I am trying to get some persistant storage for a docker instance of PostgreSQL running on Kubernetes. However, the pod fails with

FATAL:  data directory "/var/lib/postgresql/data" has wrong ownership
HINT:  The server must be started by the user that owns the data directory. 
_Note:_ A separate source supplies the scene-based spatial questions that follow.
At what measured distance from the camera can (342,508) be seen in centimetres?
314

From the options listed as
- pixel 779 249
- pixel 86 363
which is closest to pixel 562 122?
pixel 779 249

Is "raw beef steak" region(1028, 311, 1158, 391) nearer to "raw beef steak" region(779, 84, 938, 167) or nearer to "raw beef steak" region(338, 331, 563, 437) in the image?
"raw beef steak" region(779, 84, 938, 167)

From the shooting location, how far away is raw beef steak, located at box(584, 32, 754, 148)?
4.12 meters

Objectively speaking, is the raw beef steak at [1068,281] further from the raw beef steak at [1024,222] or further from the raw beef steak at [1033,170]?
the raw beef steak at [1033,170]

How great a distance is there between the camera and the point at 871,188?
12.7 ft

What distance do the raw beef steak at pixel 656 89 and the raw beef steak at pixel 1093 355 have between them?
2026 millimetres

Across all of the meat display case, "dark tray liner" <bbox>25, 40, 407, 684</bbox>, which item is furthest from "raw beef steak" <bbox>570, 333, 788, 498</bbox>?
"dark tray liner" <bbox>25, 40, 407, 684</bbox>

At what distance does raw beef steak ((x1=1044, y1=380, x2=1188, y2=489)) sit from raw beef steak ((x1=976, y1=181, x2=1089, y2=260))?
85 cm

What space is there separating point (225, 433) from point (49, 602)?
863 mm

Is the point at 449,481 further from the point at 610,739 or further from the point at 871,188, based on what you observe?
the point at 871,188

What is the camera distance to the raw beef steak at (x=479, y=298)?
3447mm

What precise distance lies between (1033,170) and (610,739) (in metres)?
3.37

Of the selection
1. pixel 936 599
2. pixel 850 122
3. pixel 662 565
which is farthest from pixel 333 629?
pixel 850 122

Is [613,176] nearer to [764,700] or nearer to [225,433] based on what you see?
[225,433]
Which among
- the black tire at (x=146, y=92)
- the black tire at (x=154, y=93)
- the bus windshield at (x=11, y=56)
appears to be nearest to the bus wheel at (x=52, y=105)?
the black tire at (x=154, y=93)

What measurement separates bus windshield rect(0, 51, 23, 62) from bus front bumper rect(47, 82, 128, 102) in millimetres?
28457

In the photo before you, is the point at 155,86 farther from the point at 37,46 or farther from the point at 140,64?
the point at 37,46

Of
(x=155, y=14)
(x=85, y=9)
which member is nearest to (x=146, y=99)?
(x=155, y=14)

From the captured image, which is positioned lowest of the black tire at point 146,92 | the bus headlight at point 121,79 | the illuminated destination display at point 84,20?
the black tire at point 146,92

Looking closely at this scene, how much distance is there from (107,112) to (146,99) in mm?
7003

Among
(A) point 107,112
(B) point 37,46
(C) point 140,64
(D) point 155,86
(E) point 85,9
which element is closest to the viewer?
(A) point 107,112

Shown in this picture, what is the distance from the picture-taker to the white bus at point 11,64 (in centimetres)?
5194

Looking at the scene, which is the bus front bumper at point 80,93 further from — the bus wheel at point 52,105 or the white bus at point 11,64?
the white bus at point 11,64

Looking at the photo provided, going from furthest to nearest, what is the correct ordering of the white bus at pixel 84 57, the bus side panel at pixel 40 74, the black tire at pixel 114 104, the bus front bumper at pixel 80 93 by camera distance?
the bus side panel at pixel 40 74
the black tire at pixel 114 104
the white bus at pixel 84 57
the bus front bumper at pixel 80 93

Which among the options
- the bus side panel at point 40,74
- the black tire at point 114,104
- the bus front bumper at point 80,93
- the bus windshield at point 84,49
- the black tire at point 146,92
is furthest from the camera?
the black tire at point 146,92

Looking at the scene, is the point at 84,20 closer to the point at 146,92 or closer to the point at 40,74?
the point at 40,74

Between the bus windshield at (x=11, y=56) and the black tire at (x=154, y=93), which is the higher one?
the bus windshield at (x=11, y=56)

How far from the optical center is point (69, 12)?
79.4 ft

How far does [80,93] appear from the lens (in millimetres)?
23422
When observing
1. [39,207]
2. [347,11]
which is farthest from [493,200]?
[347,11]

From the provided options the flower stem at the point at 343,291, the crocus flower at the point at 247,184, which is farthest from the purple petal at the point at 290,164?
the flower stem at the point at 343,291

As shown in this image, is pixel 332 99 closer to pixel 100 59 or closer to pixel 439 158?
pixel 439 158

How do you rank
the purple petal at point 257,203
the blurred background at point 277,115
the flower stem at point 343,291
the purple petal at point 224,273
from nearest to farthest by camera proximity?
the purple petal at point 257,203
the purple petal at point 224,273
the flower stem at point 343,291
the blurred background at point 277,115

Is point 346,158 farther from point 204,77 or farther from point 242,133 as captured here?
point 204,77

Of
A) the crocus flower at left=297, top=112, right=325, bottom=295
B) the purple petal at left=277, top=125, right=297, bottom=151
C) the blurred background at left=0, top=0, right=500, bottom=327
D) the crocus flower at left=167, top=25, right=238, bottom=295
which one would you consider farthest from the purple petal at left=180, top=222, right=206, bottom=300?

This is the NFS configuration:

% exportfs -v
/srv/nfs/postgresql/postgres-registry
        kubehost*.example.com(rw,wdelay,insecure,no_root_squash,no_subtree_check,sec=sys,rw,no_root_squash,no_all_squash)
$ ls -ldn /srv/nfs/postgresql/postgres-registry
drwxrwxrwx. 3 999 999 4096 Jul 24 15:02 /srv/nfs/postgresql/postgres-registry
$ ls -ln /srv/nfs/postgresql/postgres-registry
total 4
drwx------. 2 999 999 4096 Jul 25 08:36 pgdata

The full log from the pod:

2019-07-25T07:32:50.617532000Z The files belonging to this database system will be owned by user "postgres".
2019-07-25T07:32:50.618113000Z This user must also own the server process.
2019-07-25T07:32:50.619048000Z The database cluster will be initialized with locale "en_US.utf8".
2019-07-25T07:32:50.619496000Z The default database encoding has accordingly been set to "UTF8".
2019-07-25T07:32:50.619943000Z The default text search configuration will be set to "english".
2019-07-25T07:32:50.620826000Z Data page checksums are disabled.
2019-07-25T07:32:50.621697000Z fixing permissions on existing directory /var/lib/postgresql/data ... ok
2019-07-25T07:32:50.647445000Z creating subdirectories ... ok
2019-07-25T07:32:50.765065000Z selecting default max_connections ... 20
2019-07-25T07:32:51.035710000Z selecting default shared_buffers ... 400kB
2019-07-25T07:32:51.062039000Z selecting default timezone ... Etc/UTC
2019-07-25T07:32:51.062828000Z selecting dynamic shared memory implementation ... posix
2019-07-25T07:32:51.218995000Z creating configuration files ... ok
2019-07-25T07:32:51.252788000Z 2019-07-25 07:32:51.251 UTC [79] FATAL:  data directory "/var/lib/postgresql/data" has wrong ownership
2019-07-25T07:32:51.253339000Z 2019-07-25 07:32:51.251 UTC [79] HINT:  The server must be started by the user that owns the data directory.
2019-07-25T07:32:51.262238000Z child process exited with exit code 1
2019-07-25T07:32:51.263194000Z initdb: removing contents of data directory "/var/lib/postgresql/data"
2019-07-25T07:32:51.380205000Z running bootstrap script ... 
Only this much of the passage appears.